Do this:
Reproduce each of the following lines word for word, in the order given.

** BEGIN **

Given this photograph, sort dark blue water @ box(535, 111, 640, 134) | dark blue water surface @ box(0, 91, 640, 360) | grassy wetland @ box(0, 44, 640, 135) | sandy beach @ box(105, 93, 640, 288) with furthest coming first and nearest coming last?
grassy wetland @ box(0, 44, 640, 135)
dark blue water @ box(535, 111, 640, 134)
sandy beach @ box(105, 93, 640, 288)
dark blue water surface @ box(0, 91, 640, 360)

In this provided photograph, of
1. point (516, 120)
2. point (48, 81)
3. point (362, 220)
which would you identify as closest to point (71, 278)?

** END **

Response below:
Given this photograph, sort dark blue water @ box(535, 111, 640, 134) | dark blue water surface @ box(0, 91, 640, 360) | grassy wetland @ box(0, 44, 640, 135) | sandy beach @ box(105, 93, 640, 288) with furthest coming first and nearest coming last?
grassy wetland @ box(0, 44, 640, 135)
dark blue water @ box(535, 111, 640, 134)
sandy beach @ box(105, 93, 640, 288)
dark blue water surface @ box(0, 91, 640, 360)

In this provided photograph, of
1. point (516, 120)
2. point (48, 81)
3. point (362, 220)
which would you identify as closest to point (71, 278)?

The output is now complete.